The task:
Copy out the records below, switching every occurrence of "farther from" to "more distant from" and leaving the rest of the text unchanged.

Recorded data:

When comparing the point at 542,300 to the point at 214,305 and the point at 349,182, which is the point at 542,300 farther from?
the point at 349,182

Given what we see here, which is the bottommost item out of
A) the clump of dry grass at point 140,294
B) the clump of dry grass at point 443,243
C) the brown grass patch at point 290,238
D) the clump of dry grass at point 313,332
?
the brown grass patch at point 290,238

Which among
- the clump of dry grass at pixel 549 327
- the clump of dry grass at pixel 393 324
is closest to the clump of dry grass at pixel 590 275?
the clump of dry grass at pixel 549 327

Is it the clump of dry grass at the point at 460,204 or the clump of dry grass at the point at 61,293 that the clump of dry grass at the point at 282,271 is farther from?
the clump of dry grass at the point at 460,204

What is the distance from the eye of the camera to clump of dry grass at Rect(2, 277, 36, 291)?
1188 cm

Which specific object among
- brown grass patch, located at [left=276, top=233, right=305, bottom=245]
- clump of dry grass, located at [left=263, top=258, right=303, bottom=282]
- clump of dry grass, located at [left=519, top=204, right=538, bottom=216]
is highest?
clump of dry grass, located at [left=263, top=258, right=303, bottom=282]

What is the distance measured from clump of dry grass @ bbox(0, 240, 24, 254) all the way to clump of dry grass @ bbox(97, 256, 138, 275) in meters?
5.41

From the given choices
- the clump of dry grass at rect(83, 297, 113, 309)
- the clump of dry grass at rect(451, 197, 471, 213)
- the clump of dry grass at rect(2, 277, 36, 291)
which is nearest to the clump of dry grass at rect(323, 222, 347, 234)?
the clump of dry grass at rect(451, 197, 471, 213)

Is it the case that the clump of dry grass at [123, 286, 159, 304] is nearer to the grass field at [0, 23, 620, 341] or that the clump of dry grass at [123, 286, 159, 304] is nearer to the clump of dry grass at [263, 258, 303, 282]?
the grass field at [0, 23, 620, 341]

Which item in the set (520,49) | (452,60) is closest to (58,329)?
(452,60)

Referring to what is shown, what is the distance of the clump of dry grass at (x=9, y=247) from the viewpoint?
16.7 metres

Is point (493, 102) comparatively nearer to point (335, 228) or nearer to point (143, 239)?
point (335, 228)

Solution for this task:
When comparing the point at 542,300 to the point at 214,305 and the point at 349,182, which is the point at 542,300 more distant from?
the point at 349,182

Given what we see here, which is the bottommost item out of
A) the clump of dry grass at point 140,294
B) the clump of dry grass at point 443,243
C) the brown grass patch at point 290,238
D) the clump of dry grass at point 313,332
?
the brown grass patch at point 290,238

Which among
- the clump of dry grass at pixel 549 327
- the clump of dry grass at pixel 393 324
is closest to the clump of dry grass at pixel 590 275?
the clump of dry grass at pixel 549 327

Is it the clump of dry grass at the point at 460,204 or the clump of dry grass at the point at 61,293 that the clump of dry grass at the point at 282,271 is more distant from?
the clump of dry grass at the point at 460,204

What is the distance from the eye of the camera to clump of dry grass at Rect(2, 277, 36, 291)?
1188 cm

Which specific object among
- brown grass patch, located at [left=276, top=233, right=305, bottom=245]
- clump of dry grass, located at [left=263, top=258, right=303, bottom=282]
- clump of dry grass, located at [left=519, top=204, right=538, bottom=216]
is highest?
clump of dry grass, located at [left=263, top=258, right=303, bottom=282]

What is the distance measured from clump of dry grass @ bbox(0, 240, 24, 254) all the way to clump of dry grass @ bbox(97, 256, 138, 275) in meters?
5.41

From the given choices
- the clump of dry grass at rect(83, 297, 113, 309)
- the clump of dry grass at rect(451, 197, 471, 213)
- the clump of dry grass at rect(2, 277, 36, 291)
which is nearest to the clump of dry grass at rect(323, 222, 347, 234)?
the clump of dry grass at rect(451, 197, 471, 213)

Is it the case that the clump of dry grass at [123, 286, 159, 304] is nearer to the grass field at [0, 23, 620, 341] or that the clump of dry grass at [123, 286, 159, 304] is nearer to the clump of dry grass at [263, 258, 303, 282]?
the grass field at [0, 23, 620, 341]

Which item in the set (520,49) | (452,60) is closest to (58,329)?
(452,60)

Referring to what is shown, what is the distance of the clump of dry grass at (x=9, y=247) from the viewpoint?
16.7 metres

Is point (493, 102) comparatively nearer to point (335, 228) or nearer to point (143, 239)?
point (335, 228)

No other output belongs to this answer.